DATA LISTING:
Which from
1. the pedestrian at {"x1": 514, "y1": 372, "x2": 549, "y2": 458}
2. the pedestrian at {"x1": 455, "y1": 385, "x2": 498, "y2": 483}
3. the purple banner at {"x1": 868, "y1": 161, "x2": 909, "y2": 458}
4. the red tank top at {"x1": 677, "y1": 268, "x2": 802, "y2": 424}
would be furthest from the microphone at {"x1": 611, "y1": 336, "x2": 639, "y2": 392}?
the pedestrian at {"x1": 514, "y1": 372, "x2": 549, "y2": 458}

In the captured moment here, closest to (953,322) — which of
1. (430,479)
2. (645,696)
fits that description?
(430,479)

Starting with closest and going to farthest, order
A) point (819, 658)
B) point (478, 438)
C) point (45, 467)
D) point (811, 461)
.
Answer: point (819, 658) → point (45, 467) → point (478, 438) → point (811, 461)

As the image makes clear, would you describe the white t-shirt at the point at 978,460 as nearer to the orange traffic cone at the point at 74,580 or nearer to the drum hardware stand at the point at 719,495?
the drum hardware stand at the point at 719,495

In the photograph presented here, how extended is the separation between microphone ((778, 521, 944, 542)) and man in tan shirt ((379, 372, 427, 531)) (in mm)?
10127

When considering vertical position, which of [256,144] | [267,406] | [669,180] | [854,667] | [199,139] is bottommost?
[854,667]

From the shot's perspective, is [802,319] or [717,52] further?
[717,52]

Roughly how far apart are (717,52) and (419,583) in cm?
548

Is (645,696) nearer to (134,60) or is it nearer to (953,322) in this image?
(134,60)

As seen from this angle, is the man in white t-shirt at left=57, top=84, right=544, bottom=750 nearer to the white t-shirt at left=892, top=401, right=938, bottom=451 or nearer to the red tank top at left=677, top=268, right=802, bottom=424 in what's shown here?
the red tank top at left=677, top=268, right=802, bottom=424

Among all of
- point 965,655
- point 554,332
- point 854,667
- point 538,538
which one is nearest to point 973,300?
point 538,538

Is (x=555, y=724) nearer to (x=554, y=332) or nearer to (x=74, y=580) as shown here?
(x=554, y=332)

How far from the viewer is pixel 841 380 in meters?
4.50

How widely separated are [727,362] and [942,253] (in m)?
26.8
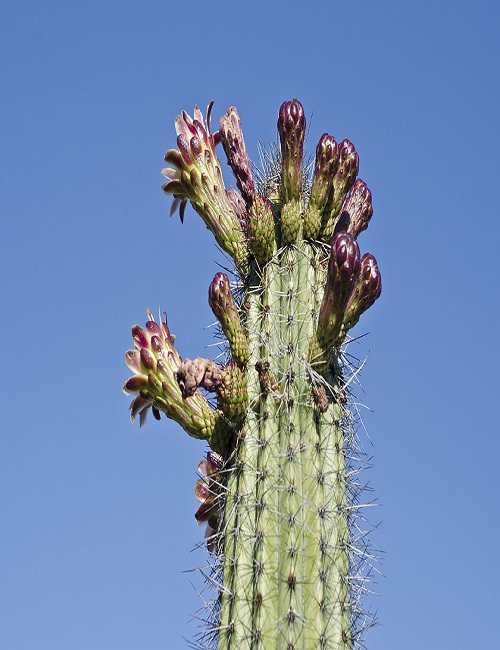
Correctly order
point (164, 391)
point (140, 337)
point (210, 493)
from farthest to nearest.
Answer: point (210, 493) < point (140, 337) < point (164, 391)

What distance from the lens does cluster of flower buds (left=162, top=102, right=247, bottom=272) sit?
7781 millimetres

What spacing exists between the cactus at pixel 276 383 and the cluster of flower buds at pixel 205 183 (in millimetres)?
11

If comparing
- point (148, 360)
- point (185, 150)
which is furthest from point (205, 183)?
point (148, 360)

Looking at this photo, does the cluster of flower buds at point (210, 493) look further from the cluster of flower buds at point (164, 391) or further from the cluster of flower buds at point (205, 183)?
the cluster of flower buds at point (205, 183)

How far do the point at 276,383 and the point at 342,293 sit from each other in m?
0.77

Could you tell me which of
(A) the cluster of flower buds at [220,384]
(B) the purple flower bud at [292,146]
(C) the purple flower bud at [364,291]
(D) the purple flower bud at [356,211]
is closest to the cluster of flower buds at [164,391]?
(A) the cluster of flower buds at [220,384]

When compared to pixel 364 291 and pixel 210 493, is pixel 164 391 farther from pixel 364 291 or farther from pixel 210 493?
pixel 364 291

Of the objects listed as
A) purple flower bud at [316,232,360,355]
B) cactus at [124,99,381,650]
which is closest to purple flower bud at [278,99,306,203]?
cactus at [124,99,381,650]

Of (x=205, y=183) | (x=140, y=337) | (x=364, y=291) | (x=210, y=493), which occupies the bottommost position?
(x=210, y=493)

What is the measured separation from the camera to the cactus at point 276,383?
6.16 m

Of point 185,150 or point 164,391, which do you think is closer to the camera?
point 164,391

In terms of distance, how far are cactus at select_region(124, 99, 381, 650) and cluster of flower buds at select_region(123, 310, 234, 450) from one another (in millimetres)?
10

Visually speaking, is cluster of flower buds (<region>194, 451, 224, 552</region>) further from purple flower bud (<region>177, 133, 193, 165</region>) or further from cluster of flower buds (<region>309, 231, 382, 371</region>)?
purple flower bud (<region>177, 133, 193, 165</region>)

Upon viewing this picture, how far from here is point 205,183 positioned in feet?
26.0
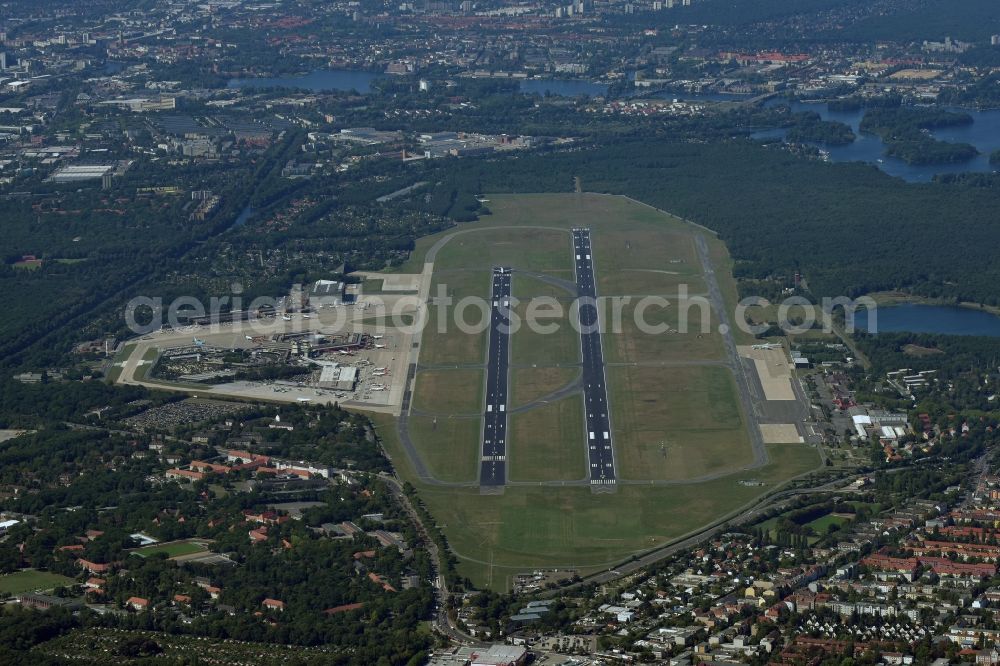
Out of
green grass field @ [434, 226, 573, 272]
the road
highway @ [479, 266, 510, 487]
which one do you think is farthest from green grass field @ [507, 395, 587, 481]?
green grass field @ [434, 226, 573, 272]

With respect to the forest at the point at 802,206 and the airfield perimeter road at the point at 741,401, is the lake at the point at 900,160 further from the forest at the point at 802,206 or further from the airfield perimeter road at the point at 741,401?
the airfield perimeter road at the point at 741,401

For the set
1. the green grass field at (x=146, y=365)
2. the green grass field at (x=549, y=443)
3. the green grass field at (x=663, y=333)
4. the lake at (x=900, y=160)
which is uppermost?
the green grass field at (x=146, y=365)

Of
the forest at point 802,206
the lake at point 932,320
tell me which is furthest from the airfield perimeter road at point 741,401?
the lake at point 932,320

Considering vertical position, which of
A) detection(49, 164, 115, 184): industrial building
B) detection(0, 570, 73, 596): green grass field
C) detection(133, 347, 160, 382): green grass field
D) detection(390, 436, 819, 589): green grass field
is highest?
detection(49, 164, 115, 184): industrial building

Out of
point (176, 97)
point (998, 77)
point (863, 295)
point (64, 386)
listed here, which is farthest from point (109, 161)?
point (998, 77)

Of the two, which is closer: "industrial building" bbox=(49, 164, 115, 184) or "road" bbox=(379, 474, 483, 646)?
"road" bbox=(379, 474, 483, 646)

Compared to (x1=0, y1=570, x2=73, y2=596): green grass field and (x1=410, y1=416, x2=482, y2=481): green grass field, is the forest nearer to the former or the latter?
(x1=410, y1=416, x2=482, y2=481): green grass field
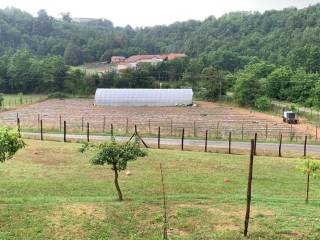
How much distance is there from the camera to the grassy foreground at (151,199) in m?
12.5

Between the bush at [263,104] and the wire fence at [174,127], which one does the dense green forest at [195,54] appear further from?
the wire fence at [174,127]

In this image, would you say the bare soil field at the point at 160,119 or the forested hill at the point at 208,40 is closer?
the bare soil field at the point at 160,119

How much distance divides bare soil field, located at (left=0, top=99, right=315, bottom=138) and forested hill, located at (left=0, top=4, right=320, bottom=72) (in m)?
33.6

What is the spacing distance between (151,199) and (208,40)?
11457 centimetres

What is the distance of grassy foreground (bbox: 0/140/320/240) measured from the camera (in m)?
12.5

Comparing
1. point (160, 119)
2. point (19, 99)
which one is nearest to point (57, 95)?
point (19, 99)

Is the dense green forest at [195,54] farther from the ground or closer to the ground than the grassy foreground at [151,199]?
farther from the ground

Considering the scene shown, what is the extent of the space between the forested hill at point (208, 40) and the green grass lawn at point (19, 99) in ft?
117

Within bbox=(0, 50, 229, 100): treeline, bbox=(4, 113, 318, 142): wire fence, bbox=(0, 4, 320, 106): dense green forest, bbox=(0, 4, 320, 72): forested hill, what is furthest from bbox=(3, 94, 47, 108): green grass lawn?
bbox=(0, 4, 320, 72): forested hill

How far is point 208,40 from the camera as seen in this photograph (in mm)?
127250

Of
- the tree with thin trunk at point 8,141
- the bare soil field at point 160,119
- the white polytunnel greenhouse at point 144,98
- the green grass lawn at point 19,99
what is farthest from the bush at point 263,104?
the tree with thin trunk at point 8,141

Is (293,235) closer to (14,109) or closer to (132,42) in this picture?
(14,109)

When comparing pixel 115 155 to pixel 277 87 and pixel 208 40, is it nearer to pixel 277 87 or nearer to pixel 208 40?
pixel 277 87

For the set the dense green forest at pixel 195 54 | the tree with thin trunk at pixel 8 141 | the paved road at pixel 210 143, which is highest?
the dense green forest at pixel 195 54
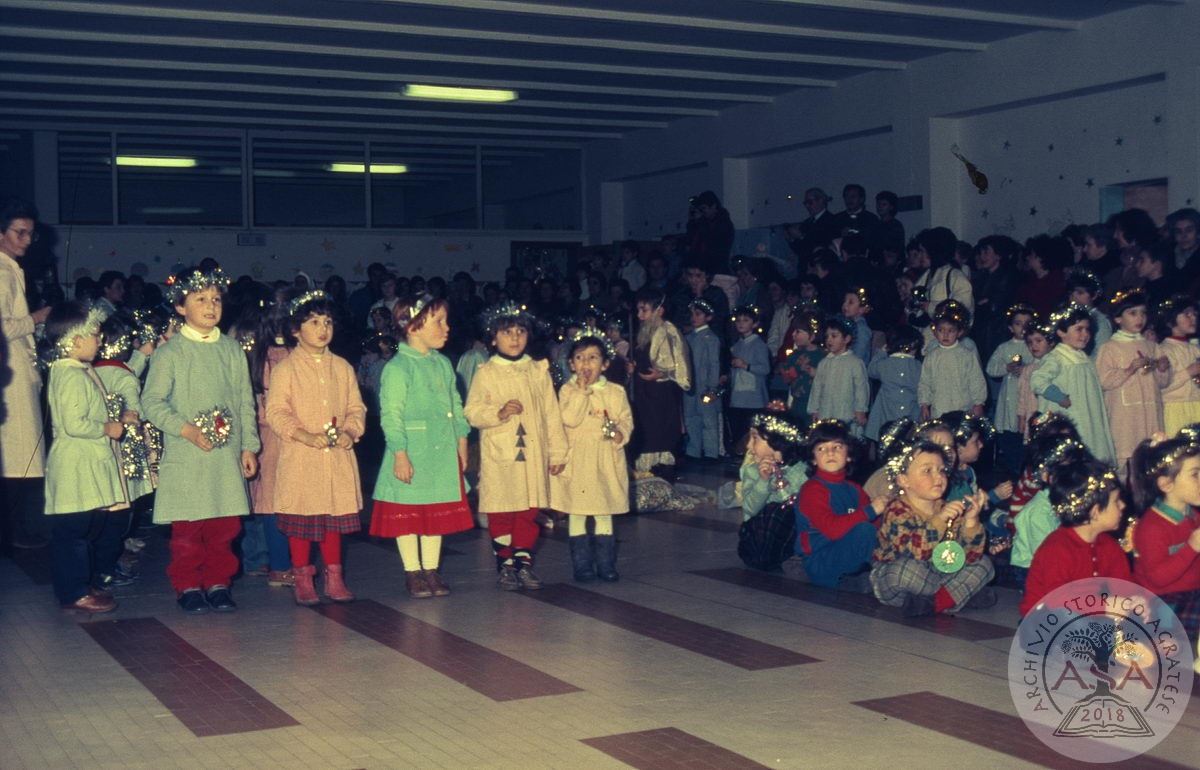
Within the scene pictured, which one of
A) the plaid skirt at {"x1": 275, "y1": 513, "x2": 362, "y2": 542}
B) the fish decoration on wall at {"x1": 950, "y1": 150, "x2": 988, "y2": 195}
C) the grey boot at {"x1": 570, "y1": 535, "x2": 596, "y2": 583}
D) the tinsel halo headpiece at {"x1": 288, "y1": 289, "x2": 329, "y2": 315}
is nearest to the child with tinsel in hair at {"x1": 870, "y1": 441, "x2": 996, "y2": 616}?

WHAT IS BEING ASKED: Rewrite the records from their start through the line containing "Answer: point (210, 493)", replacing "microphone" with "mic" and keeping all else unchanged. Omit the pictures.

COMPLETED TASK:
Which from
1. the pedestrian at {"x1": 514, "y1": 372, "x2": 549, "y2": 458}
2. the pedestrian at {"x1": 455, "y1": 385, "x2": 498, "y2": 483}
3. the purple banner at {"x1": 868, "y1": 161, "x2": 909, "y2": 458}
4. the red tank top at {"x1": 677, "y1": 268, "x2": 802, "y2": 424}
would be furthest from the mic at {"x1": 611, "y1": 336, "x2": 639, "y2": 392}?
the pedestrian at {"x1": 514, "y1": 372, "x2": 549, "y2": 458}

In the captured moment here, closest to (953,322) — which of
1. (430,479)
2. (645,696)
fits that description?
(430,479)

Starting with closest and going to farthest, order
A) point (819, 658)
B) point (478, 438)
C) point (45, 467)
D) point (811, 461)
.
Answer: point (819, 658) → point (45, 467) → point (478, 438) → point (811, 461)

As the image makes clear, would you describe the white t-shirt at the point at 978,460 as nearer to the orange traffic cone at the point at 74,580 or nearer to the drum hardware stand at the point at 719,495?
the drum hardware stand at the point at 719,495

In the photograph presented here, how extended is the separation between mic ((778, 521, 944, 542)) and man in tan shirt ((379, 372, 427, 531)) (in mm)?
10127

When considering vertical position, which of [256,144] | [267,406] | [669,180] | [854,667] | [199,139] is bottommost?
[854,667]

From the shot's perspective, is [802,319] or [717,52] further?
[717,52]

Roughly how far apart are (717,52) and (419,583) in cm?
548

Is (645,696) nearer to (134,60) or is it nearer to (953,322) in this image?
(134,60)

As seen from this angle, is the man in white t-shirt at left=57, top=84, right=544, bottom=750 nearer to the white t-shirt at left=892, top=401, right=938, bottom=451 or nearer to the red tank top at left=677, top=268, right=802, bottom=424 in what's shown here?
the red tank top at left=677, top=268, right=802, bottom=424

Among all of
- point 965,655
- point 554,332
- point 854,667
- point 538,538
which one is nearest to point 973,300?
point 538,538

Is (x=555, y=724) nearer to (x=554, y=332) or nearer to (x=74, y=580) as shown here?
(x=554, y=332)

How far from the viewer is pixel 841 380 in meters?
4.50

How widely separated are [727,362] and [942,253] (in m)?
26.8
Correctly order
point (164, 391)
point (140, 337)
point (210, 493)
from farthest to nearest.
Answer: point (210, 493) < point (140, 337) < point (164, 391)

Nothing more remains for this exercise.